私は元々コンペティションサーフィンというものをしていた。

その流れでハワイはノースショアに行き、

世界のサーフィングということに深い感銘を受け、

今はカリフォルニアに住んでいる。

私のサーフィンライフは湘南、鎌倉で開始された。

https://www.nakisurf.com/blog/naki/archives/64347

みなさんもご存じのように「湘南=波がない」

そんなイメージだが、

実際はオンショアが一日吹けば、夕方には膝くらいまでは上がるし、

大潮になれば、干潮から潮の上げるときにかけてスネくらいにはなる。

前線からの風の吹きこみ、西風、

低気圧、台風とさまざまな要素で波が上がる。

「波」というのは地形が重要です。

湘南のほとんどが遠浅の海。

じつは遠浅地形は波の速度を弱め、そして波力を低下させてしまう。

これは初心者にはもってこいの地形で、

鵠沼や七里ヶ浜は世界でも有数の美しい緩波となっている。

話は飛んでサンオノフレ。

ここも湘南と同様に緩波(ユルナミ)世界クラスで、

ワイキキと同様にサーフ界ではよく知られているブレイク。

ここの良さはユルナミに由来して、優しく温かいサーファーたち。

ローカルたちのおもてなしの心に癒される。

アニーが来たときも「誰かと同じ波に一緒に乗っても怒られない」

ということで彼女を安心させ、

彼女の波乗りを明るく、楽しくさせた場所でもあります。

https://www.nakisurf.com/blog/naki/archives/63958

私の場合はーー冒頭にも書いたがーーコンペティション出身、

しかもショートボード一筋だったので、

波の良いところに向かい、自身のサーフ表現をし続けてきた半生でありました。

ペラペラに薄い、いわゆる適正サイズとされるボードの真価を発揮できる場所、

つまり波の良い場所での波乗りを求めてきた。

波が良い場所には欠点もあって、

1.たいてい混んでいる

2.潮位や風向きも重要

3.選ばれたうねりの向き

良い波とするののは、じつに限定的なことに気づいた。

サーフトリップに出て、

夢に見たあの波に向かうのだが、

実際には年に一回行けるかどうかのサーフトリップ。

しかも現地に行ったら行ったで、

「昨日までは良かったんだけど…」

「エルニーニョ(ラニーニャ)で波がない」

「地形が悪い」

「波の出る要素(低気圧等)がない」

おきまりのセリフを聞かされて、

もはやサーフトリップではなく、

読書と観光旅となってしまうことも多々あった。

で、話はぐるりと戻って、ワイキキ、サンオノフレ波。

これらの波を上記したペラペラのショートボードで乗ろうとすると、

波が崩れる瞬間しかテイクオフできないことに気づいた。

で、少し大きめなボードを選択すると、

あれだけ乗れなかった波があれよあれよとたくさん、

しかも遙か沖のピークから乗って来られるようになる不思議。

そんな大きめボードの魔力を知り、

旅先の、湘南や千葉のユルナミをそれらボードで乗ると、

心が晴れ渡るような気分となることに気づいた。

とはいえ、最初はこういうボードを温泉気分で乗っていたが、

大きめの波に持ち出してみると、深く、本物の世界があったと気づいたのが、

去年のハリケーン・マリ—波。

提供データ »
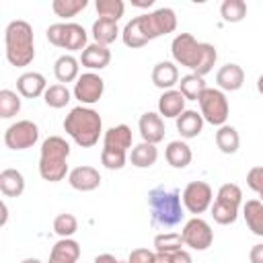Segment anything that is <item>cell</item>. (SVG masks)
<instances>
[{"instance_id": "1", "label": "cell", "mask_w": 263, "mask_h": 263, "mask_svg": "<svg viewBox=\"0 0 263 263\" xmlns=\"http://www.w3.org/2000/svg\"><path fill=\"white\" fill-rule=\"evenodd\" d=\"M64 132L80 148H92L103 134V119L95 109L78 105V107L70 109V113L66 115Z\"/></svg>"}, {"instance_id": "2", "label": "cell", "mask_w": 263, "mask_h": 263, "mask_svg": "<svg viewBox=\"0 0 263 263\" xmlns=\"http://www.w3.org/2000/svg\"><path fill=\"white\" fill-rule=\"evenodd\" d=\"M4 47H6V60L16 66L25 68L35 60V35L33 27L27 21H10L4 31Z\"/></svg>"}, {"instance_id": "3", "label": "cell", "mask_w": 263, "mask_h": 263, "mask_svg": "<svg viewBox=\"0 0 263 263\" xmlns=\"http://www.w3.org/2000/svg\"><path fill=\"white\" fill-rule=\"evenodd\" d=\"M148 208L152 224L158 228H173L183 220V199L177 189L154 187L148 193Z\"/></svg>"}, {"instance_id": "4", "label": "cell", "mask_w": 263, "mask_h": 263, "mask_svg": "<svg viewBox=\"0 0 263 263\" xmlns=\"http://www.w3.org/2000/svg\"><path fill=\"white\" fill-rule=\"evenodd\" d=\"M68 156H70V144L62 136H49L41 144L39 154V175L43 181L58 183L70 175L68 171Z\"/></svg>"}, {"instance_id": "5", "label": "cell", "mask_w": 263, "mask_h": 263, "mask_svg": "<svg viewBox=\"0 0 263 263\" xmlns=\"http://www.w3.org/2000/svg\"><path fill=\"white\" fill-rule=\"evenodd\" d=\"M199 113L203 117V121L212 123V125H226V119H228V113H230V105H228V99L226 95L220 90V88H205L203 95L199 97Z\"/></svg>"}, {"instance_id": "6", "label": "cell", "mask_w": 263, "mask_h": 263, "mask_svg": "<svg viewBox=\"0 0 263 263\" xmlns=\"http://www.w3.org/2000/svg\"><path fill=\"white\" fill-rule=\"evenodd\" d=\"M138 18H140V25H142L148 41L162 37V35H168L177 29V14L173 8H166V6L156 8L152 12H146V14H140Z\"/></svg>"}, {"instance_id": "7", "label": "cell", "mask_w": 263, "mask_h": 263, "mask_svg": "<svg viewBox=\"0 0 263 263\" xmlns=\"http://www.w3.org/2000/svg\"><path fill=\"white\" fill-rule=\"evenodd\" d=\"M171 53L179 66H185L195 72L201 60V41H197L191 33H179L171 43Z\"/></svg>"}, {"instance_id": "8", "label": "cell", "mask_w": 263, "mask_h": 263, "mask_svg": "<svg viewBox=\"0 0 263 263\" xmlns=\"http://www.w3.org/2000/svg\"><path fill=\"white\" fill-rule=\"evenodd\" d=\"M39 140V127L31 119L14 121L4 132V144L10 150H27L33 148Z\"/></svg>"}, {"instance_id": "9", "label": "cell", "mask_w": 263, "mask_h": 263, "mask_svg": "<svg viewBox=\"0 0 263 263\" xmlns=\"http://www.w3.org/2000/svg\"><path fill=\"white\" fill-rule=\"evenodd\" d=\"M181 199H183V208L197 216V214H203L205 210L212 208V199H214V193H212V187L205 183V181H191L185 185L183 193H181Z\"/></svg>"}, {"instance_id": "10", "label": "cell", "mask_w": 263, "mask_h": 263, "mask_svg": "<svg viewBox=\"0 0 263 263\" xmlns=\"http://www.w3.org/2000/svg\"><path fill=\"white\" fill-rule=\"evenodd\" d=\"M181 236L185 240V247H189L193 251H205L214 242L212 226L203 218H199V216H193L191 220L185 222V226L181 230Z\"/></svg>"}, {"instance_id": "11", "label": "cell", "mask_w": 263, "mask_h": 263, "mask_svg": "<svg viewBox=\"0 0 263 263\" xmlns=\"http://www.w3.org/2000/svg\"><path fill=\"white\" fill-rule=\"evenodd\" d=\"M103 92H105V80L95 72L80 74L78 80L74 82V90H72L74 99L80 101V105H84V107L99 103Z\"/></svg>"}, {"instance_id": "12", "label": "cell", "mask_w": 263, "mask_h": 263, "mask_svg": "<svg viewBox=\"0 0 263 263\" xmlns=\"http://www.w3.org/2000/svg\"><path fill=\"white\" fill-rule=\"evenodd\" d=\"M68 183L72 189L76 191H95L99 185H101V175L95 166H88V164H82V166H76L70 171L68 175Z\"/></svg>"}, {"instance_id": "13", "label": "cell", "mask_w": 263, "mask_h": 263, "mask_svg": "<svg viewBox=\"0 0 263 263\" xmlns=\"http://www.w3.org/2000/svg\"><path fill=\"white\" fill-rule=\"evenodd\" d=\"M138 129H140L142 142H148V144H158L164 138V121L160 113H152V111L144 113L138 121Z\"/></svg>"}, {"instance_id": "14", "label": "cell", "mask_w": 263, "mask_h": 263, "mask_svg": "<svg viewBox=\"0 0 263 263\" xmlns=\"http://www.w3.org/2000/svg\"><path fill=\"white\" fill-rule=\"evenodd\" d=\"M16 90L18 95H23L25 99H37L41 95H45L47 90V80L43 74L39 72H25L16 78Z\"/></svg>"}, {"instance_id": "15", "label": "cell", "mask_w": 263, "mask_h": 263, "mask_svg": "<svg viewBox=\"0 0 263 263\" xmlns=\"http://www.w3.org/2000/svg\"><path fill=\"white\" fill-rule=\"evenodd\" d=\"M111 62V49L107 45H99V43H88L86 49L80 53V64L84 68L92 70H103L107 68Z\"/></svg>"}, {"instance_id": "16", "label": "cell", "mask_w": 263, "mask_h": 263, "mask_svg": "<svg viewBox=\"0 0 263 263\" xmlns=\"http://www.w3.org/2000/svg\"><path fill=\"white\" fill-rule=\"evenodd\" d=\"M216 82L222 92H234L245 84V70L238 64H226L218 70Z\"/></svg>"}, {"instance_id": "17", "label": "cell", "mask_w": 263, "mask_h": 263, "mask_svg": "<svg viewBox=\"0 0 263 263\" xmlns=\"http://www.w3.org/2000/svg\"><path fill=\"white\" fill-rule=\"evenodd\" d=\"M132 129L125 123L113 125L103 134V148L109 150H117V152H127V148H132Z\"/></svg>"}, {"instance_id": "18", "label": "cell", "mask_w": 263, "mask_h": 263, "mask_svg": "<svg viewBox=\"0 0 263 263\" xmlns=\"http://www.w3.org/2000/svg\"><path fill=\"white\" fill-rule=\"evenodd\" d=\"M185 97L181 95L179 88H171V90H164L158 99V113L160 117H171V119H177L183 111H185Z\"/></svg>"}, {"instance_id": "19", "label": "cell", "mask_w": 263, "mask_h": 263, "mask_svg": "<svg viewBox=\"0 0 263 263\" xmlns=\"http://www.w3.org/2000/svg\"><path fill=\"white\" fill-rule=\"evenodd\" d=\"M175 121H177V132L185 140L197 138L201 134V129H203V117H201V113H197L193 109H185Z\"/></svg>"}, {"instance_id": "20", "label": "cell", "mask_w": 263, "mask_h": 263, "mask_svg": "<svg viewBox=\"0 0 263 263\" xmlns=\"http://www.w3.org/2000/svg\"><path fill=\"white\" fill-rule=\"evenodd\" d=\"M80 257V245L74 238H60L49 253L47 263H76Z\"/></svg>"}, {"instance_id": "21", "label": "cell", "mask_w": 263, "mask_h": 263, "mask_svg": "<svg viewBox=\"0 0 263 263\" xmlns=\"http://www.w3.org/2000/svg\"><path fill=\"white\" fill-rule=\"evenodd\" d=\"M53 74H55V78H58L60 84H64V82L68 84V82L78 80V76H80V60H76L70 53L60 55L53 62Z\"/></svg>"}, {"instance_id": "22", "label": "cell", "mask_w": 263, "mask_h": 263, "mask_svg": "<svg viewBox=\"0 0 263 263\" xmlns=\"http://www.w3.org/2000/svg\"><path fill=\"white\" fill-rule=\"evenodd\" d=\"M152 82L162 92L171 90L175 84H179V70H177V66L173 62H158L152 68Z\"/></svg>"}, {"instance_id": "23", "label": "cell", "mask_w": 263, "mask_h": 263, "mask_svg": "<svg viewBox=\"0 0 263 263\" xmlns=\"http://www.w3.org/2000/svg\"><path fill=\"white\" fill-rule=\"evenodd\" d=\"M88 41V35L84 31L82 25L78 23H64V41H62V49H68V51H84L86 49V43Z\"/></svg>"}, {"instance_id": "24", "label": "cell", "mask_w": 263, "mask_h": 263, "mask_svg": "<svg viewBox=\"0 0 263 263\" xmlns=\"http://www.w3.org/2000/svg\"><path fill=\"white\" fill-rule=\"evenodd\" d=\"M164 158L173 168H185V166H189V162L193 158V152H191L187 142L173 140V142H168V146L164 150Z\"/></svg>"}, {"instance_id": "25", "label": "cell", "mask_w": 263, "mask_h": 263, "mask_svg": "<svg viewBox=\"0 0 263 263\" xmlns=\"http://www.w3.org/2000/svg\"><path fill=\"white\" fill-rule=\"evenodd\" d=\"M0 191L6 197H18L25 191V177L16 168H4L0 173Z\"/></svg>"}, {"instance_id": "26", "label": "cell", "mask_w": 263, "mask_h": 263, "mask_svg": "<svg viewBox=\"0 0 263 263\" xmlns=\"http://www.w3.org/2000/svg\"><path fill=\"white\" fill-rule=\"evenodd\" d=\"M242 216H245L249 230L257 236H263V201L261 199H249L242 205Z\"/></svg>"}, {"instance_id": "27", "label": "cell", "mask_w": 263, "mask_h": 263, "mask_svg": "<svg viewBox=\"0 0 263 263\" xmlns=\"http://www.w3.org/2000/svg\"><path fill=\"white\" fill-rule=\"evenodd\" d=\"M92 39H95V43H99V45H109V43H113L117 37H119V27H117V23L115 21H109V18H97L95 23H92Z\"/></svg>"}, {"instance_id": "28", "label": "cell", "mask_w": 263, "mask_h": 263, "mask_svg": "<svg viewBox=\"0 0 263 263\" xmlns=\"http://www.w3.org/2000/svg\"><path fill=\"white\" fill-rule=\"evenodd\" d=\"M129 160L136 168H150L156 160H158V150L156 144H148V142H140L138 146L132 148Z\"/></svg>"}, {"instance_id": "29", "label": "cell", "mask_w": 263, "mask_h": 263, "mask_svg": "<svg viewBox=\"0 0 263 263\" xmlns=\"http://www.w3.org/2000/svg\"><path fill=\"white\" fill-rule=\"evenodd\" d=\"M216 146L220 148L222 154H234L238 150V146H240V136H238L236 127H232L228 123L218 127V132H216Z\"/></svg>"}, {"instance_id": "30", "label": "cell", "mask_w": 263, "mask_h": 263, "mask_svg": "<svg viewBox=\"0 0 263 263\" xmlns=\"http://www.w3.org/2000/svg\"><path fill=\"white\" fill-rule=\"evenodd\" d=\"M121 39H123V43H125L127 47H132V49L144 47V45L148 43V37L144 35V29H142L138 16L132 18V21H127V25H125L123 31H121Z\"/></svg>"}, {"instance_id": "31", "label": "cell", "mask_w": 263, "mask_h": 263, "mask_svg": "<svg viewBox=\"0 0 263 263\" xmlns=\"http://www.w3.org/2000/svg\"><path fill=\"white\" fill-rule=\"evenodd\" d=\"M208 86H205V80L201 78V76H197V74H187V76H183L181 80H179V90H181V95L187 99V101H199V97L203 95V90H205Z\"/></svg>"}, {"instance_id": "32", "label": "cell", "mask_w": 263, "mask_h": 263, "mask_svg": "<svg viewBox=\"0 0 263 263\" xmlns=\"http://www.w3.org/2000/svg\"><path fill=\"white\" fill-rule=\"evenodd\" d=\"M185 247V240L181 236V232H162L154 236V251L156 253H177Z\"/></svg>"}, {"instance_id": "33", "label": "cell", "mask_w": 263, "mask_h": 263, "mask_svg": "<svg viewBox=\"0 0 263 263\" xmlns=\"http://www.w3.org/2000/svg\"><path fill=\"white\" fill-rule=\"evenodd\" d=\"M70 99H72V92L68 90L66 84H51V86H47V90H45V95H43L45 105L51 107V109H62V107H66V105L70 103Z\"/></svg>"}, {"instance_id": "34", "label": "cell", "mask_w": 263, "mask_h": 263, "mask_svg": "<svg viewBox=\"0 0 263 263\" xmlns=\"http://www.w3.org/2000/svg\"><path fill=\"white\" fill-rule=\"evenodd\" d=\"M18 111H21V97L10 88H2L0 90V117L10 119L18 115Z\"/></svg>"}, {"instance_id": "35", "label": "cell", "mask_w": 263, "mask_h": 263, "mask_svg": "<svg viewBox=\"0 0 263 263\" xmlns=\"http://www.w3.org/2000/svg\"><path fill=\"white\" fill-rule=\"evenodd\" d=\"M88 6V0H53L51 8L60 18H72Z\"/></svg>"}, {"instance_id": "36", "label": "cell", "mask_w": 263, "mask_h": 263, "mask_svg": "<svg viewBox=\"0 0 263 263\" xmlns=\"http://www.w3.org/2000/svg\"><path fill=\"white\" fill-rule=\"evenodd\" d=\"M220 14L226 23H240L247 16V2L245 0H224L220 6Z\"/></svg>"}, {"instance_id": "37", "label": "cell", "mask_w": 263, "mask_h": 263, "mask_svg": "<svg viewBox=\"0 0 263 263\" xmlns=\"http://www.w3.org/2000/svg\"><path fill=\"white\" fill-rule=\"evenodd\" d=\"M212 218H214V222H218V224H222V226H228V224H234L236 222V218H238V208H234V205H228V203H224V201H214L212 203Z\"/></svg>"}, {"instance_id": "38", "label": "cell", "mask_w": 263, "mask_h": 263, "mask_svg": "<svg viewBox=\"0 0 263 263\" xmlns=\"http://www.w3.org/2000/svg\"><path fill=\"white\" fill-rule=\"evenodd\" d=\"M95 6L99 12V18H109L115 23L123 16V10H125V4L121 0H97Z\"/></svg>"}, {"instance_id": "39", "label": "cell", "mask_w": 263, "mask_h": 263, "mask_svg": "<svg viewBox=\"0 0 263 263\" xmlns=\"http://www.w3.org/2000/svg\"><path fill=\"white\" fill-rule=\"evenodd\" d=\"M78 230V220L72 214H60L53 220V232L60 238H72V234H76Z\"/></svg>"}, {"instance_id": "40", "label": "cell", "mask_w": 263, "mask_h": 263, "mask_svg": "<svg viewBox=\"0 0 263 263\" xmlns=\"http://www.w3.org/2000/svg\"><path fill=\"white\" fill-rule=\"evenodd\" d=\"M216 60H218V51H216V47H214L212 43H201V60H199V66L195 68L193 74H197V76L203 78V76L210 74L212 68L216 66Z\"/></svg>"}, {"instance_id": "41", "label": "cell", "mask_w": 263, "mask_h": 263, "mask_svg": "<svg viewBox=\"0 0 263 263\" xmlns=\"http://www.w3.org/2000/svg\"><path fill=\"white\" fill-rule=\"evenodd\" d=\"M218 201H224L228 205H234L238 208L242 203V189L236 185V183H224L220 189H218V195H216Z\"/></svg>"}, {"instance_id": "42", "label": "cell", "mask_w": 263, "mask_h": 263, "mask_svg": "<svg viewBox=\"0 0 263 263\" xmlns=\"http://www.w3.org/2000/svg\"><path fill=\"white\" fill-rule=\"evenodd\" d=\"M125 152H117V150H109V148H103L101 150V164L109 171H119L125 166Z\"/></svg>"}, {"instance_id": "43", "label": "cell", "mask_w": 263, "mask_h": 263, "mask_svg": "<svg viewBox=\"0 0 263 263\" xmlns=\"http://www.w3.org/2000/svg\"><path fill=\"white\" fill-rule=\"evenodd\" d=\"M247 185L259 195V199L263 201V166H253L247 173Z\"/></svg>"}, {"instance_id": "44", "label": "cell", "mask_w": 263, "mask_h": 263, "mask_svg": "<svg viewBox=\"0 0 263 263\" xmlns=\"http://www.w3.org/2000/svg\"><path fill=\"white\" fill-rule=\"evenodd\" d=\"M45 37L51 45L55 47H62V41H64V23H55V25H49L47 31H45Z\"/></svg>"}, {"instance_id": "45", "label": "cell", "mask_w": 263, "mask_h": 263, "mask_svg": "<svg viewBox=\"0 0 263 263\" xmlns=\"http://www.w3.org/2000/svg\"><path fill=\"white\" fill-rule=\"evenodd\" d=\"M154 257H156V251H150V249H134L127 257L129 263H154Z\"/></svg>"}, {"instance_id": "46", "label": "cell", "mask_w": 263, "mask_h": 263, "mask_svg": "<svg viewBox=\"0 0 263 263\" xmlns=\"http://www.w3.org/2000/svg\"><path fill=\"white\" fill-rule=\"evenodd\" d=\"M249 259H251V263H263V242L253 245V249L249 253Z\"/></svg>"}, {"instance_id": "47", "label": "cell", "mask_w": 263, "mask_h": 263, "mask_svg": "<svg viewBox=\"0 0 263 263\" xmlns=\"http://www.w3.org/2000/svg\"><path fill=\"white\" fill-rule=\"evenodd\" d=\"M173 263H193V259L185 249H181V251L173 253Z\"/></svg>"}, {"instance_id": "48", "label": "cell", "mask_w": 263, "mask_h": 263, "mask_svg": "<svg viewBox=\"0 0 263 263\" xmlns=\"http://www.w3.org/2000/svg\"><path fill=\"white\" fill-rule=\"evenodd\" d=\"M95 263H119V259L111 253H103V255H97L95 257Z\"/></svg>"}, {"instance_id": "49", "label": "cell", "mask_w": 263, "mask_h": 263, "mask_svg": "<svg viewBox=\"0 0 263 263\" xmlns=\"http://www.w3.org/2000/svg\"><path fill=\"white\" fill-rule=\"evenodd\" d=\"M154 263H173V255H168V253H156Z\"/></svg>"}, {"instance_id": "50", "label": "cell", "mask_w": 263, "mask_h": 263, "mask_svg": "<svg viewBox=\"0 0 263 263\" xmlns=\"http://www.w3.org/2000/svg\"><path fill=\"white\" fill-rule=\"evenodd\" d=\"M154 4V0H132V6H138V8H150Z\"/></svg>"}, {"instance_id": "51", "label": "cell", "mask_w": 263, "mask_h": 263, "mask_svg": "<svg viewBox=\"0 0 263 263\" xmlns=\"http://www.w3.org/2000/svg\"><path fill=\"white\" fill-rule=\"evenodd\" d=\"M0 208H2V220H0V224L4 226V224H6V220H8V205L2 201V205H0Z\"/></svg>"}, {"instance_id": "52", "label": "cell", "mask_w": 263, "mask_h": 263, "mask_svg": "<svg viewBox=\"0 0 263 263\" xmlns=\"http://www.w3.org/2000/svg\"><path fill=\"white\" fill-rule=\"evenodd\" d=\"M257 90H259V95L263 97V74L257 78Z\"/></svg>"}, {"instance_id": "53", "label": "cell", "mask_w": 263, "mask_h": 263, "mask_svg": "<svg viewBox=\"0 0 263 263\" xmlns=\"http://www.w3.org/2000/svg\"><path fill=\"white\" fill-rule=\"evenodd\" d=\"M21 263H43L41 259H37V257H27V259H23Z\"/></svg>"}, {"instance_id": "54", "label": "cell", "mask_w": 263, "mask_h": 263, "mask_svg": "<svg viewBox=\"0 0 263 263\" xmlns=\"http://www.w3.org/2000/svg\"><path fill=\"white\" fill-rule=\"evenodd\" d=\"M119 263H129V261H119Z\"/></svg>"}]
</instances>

--

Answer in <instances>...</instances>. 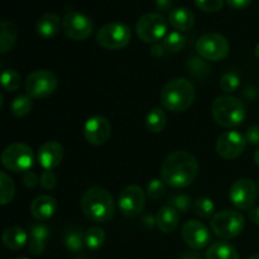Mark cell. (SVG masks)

やること »
サーフィンの文章のうち「読書と観光旅となってしまうことも多々あった。」から始まり「しかも遙か沖のピークから乗って来られるようになる不思議。」で終わる部分を、「テイクオフ」を「スタンドアップ」に差し替えて書き直してください。

解答 »
読書と観光旅となってしまうことも多々あった。

で、話はぐるりと戻って、ワイキキ、サンオノフレ波。

これらの波を上記したペラペラのショートボードで乗ろうとすると、

波が崩れる瞬間しかスタンドアップできないことに気づいた。

で、少し大きめなボードを選択すると、

あれだけ乗れなかった波があれよあれよとたくさん、

しかも遙か沖のピークから乗って来られるようになる不思議。